Yeni muhafazakârlık, dünyada eski liberal küresel dengenin önemli kurumlarının ve onların etkisindeki ana akım medyanın alaşağı edilebilmesi için yeni kurumların yaratılmasını ve bu kurumların aktif desteğiyle -Amerika’da Kongre baskınında olduğu gibi- kitlelerin harekete geçirilmesi gerektiğini savunuyor.
Hükümet yanlısı basın: 10 üzerinden 10
Hükümet yanlısı Macar medyası Viktor Orban’ın Amerika ziyaretini on üzerinden on alan bir diplomatik başarı olarak yansıtıyor. Nisan ayında Macaristan’da gerçekleşen seçimlerin ardından uluslararası platformlarda yalnız kalacağı öne sürülen Macar liderin, tam tersine çok başarılı bir performans izlediği öne sürülüyor.
Nüfusu ve ekonomik gücü bakımından Birleşik Amerika’nın en küçük eyaletleri ile kıyaslanabilecek, Avrupa’nın küçük bir ülkesinin liderinin Trump ile birlikte bir konferansta açılış konuşmasını yapacak olmasını çok büyük bir başarı olarak tanımlayan hükümet yanlısı medya, Orban için “Değeri artık anlaşılan, performansıyla üst lige yükselen bir siyasetçi” tanımlaması yapıyor.
Muhalif basın: Obran’ın kozlarını Trump’a oynaması risk
Orban’ın Amerika ziyaretine pembe gözlük olmadan bakan basın organları da var elbette.
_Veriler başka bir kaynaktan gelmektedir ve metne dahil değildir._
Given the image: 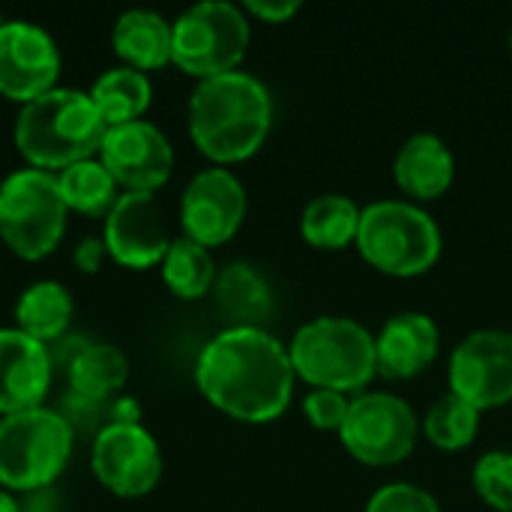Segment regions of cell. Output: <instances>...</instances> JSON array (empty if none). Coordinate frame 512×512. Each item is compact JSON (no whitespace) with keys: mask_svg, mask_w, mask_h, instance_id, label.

Bu yorumcular, Macaristan liderinin Birleşik Amerika’nın şu an görevde olan başkanına ve yönetimine gerekli önemi vermemekle ciddi bir hata yaptığı kanısındalar.
Dünyada bir savaş olduğu şu dönemde ABD ve müttefikleri arasında çok daha sıkı ilişkilerin olması gerektiğini vurgulayan muhalif medya, Orban’ın bütün kozlarını Trump’ın başarısı üzerine oynamasını riskli bir siyasi yatırım olarak görüyor ve Washington’un bu meydan okumayı karşılıksız bırakmayacağını düşünüyor.
ABD’nin yeni büyükelçisi
Kısa bir süre önce atanan Birleşik Amerika’nın Budapeşte büyükelçisinin kimliği de bu eleştirilerde gerçeklik payı olabileceğini ortaya koyuyor.
ABD’nin yeni Budapeşte Büyükelçisi David Pressman insan hakları konusunda pek çok söyleşmenin hazırlanmasında görev alan bir uluslararası hukukçu ve diplomat.
45 yaşındaki Pressman geçmişte Dışişleri Bakanı Madaleine Albright’ın insan hakları danışmanlığından, Obama’nın savaş ve soykırım danışmanlığına kadar pek çok önemli görevde bulunmuş.
Eşcinsel haklarını hükümet programına girmesi gereken bir madde olarak gündeme getirmekle ün salan Pressman’ın tam da eşcinsel haklarını ihlal etmekle suçlanan Macaristan’a Amerikan büyükelçisi olarak atanması arasında, diplomasi gözlemcilerine göre doğrudan bir neden sonuç ilişkisi var.